The results of Tukey’s pairwise test using the same dataset are shown in Table 3. According to Tukey’s pairwise test, the fatigue lives of the AB condition are pairwise different from every other condition even after adjusting for differences in the maximum applied load. Conversely, the fatigue lives of SP, DP, and CM conditions are not pairwise from each other. It validates that the fatigue strength of SP, DP, and CM conditions are not statistically different. Even though the CASE condition was not statistically evaluated, it can be assumed that it will be statistically similar to the CM condition since CASE plates have longer fatigue lives than SP and DP plates.
Table 3
The results of Tukey’s pairwise test for four different manufacturing/surface conditions including AB, DP, SP, and CM
Contrast | Estimate | Sum of square errors | Degree of freedom | T-statistic (F-value) | P-value |
AB-DP | -406505 | 142606 | 22 | -2.851 | 0.0428 |
AB-SP | -458303 | 142606 | 22 | -3.214 | 0.0194 |
AB-CM | -736798 | 153606 | 22 | -4.797 | 0.0005 |
DP-SP | -51797 | 131724 | 22 | -0.393 | 0.9789 |
DP-CM | -330293 | 142919 | 22 | -2.311 | 0.1260 |
SP-CM | -278496 | 142919 | 22 | -1.949 | 0.2376 |
Results are averaged over the levels of the maximum applied load. P-value adjustment: Tukey’s method for comparing a family of 4 estimates. |
3.5. Fractography
The final fracture surfaces due to fatigue failure show different characteristics according to plates’ manufacturing/surface conditions. Figure 6 shows fractography images of (a) AB, (b) DP, (c) SP, (d) CASE, and (e) CM CPTi LC-DCPs captured by the 3D digital microscope.
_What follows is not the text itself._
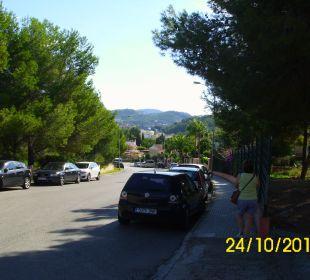 Diese Strasse führt runter nach Paguera Hotel Don Antonio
Based on the overall fracture surfaces shown in Fig. 6, cracks predominantly initiated from the bottom surface (shown by red arrows in Fig. 6). During the onset of bending loads, the bottom surface undergoes the maximum tensile stresses and the likelihood of crack initiation from the bottom side of the plate becomes higher compared to the top side of the plate, which is under compressive stresses. The CM plate (Fig. 6(e)) indicated different fracture morphologies such as a clear boundary between crack growth (shown by orange arrows in Fig. 6(e)) and final fracture regions (shown by white arrows in Fig. 6(e)) and finer cleavages and dimples compared to AM (including AB, DP, SP, and CASE) plates. It should be noted that there is a certain difference in microstructures due to the different manufacturing and heat treatment processes [25].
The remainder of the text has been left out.